What is White Tea? The Experts Explain.
There are Four Distinct Quality Grades Of White Tea
White tea is classed into four distinct groups. The highest quality is known as Silver Needle and this leaf is made from only the white buds of the Camellia Sinensis plant.
The next highest ranked category is White Peony and it is comprised of both the unopened leaves and young buds of Camellia Sinensis plant.
Long Life Eyebrow is the next category of white tea and it is made from the remaining leaves after the first two higher grades of leaf and bud have been removed. The lowest category of white tea is referred to as Tribute Eyebrow. Although the lowest of the grades it is still a beverage higher in antioxidants and other health benefits than black, green, or oolong.
Some varieties of white tea bear the name of the area in which they are produced. Darjeeling Tea is one of these brands and it derives its name from where it is produced in India.The majority of white tea is currently produced within China and Japan. It is important to note that the name identifying where the leaves are picked is not a reference to its grade. Only the four specific grades are indicative of the white tea's quality.

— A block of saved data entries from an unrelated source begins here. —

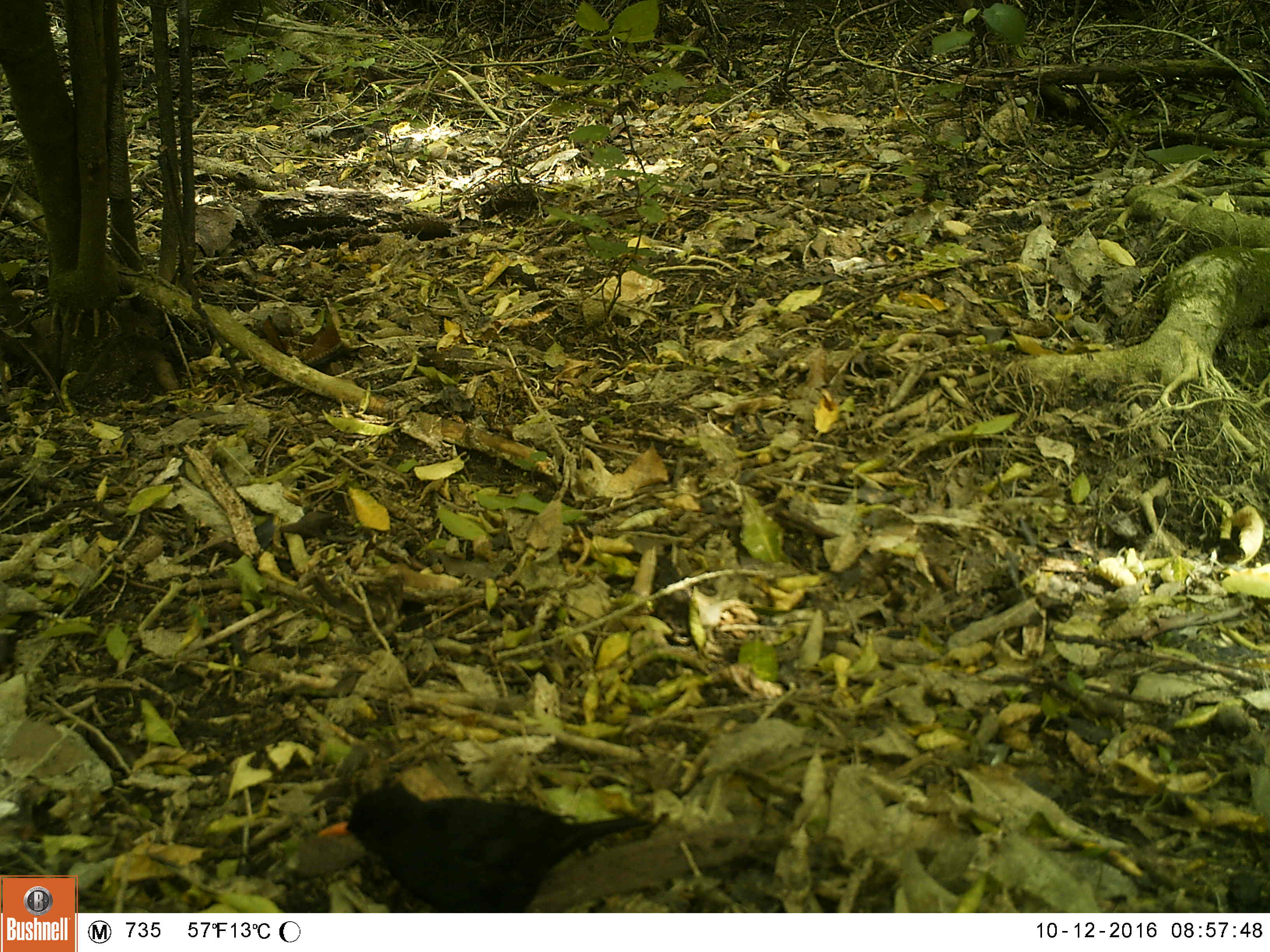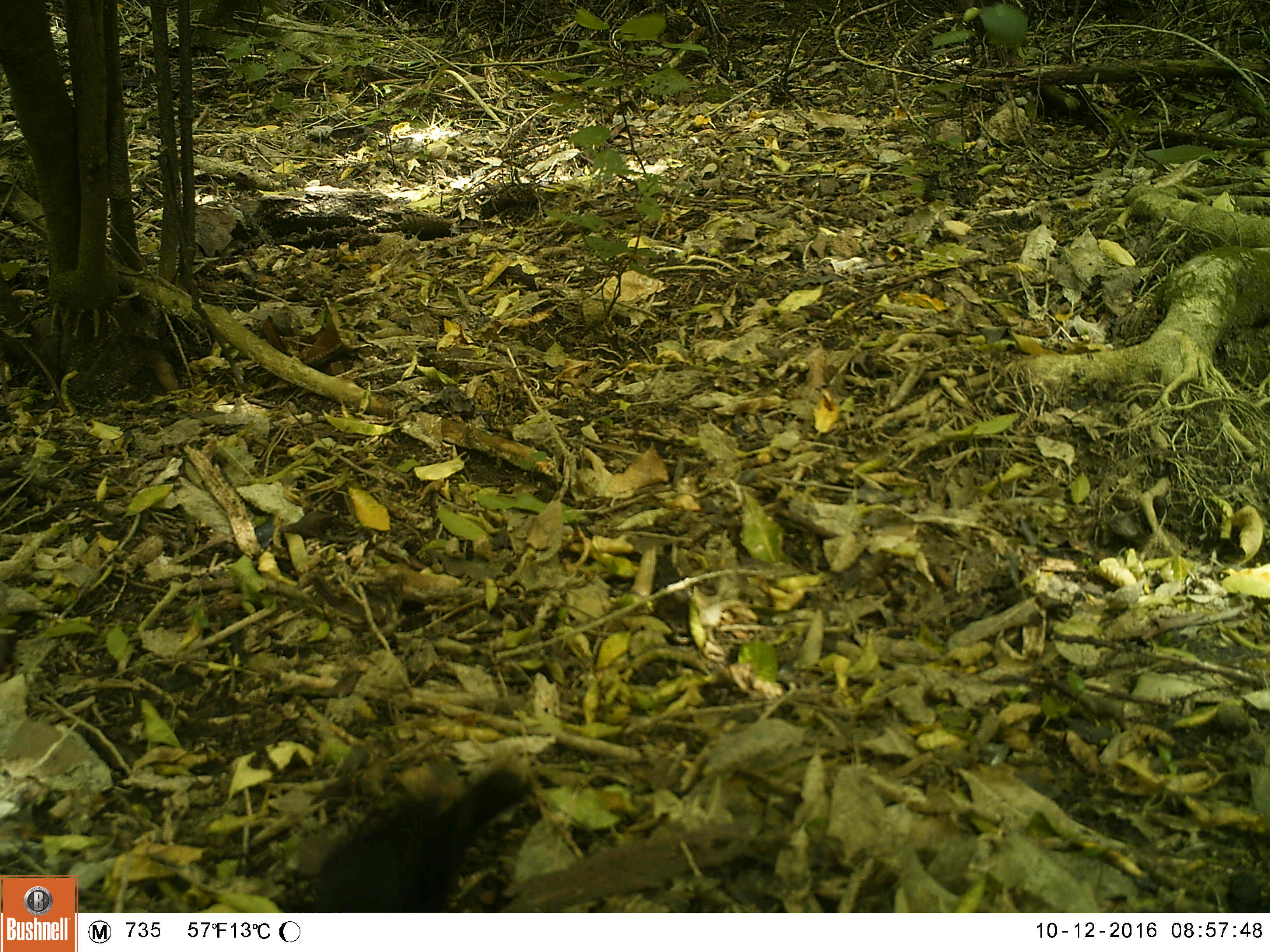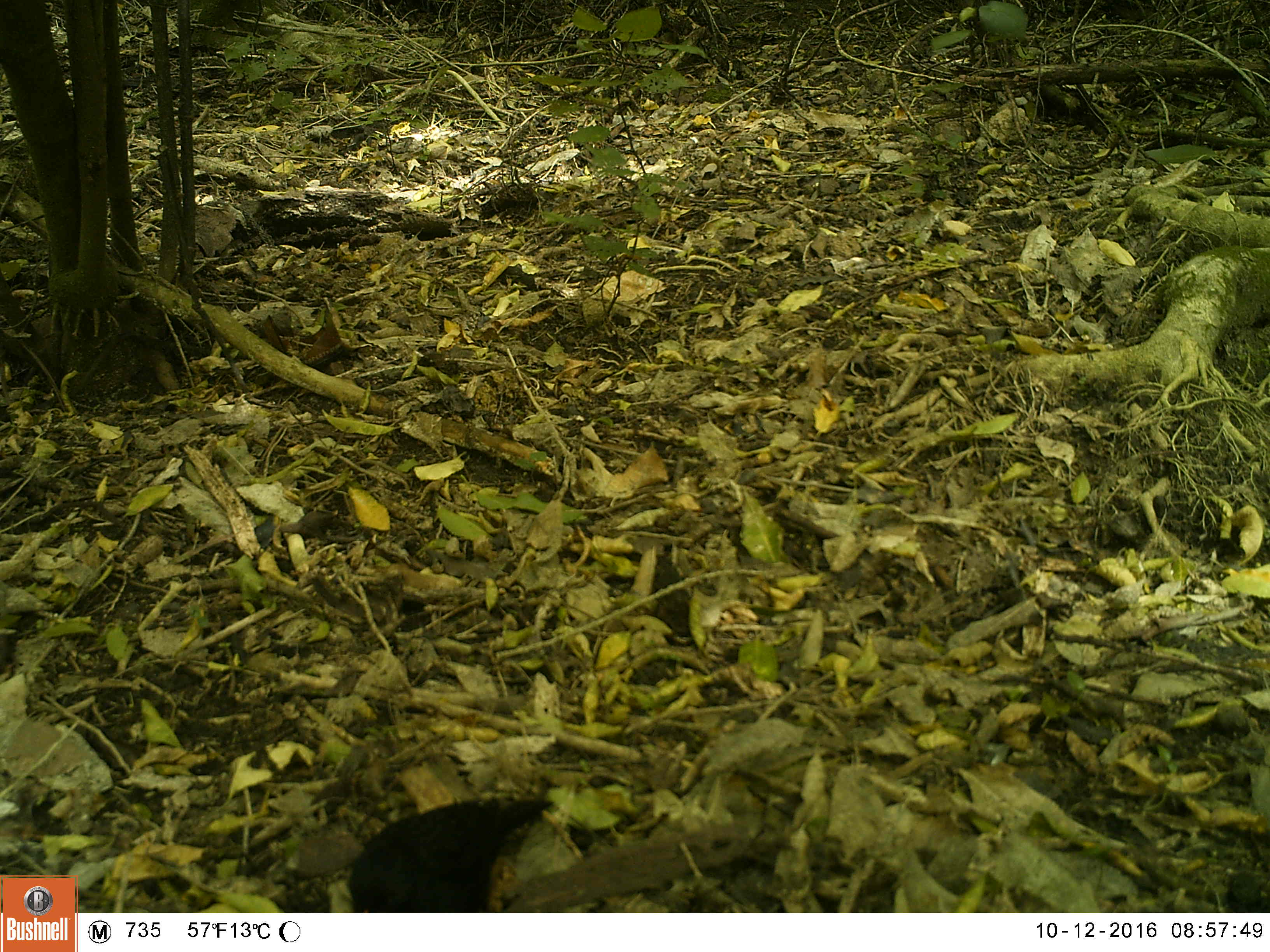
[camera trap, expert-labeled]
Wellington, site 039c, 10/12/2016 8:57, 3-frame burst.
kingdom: Animalia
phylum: Chordata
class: Aves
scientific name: Aves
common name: bird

One of the most noticeable differences between green tea and white is the flavor. The green has a bitter or grassy taste to it while the white tea does not. The white tea is delightfully milder. The sweeter more subtle flavor of white tea makes it much more pleasurable to consume. Another benefit to this delightful beverage is that it usually contains even less caffeine than green tea which was previously known to be one of the lowest caffeinated teas available.
Another significant difference between green and white tea is that the white variety contains less fluoride than does the green. Other than the current high price tag it sports, the white leaf variety is currently one of the most excellent health beverage choices for consumers today.
Go Ahead and Gift it
Tea ranks high on the list of foodie products gifted to family and friends. Healthy, soothing, and relaxing it is a food product that is a thoughtful item to pass along. As the taste of each variety is unique and much comes down to the personal preference of the consumer the popular choice in gift giving is a sampler set consisting of a variety of flavours and blends. This adds a flare of excitement to the gift and insures that there will be something in there for everyone to enjoy.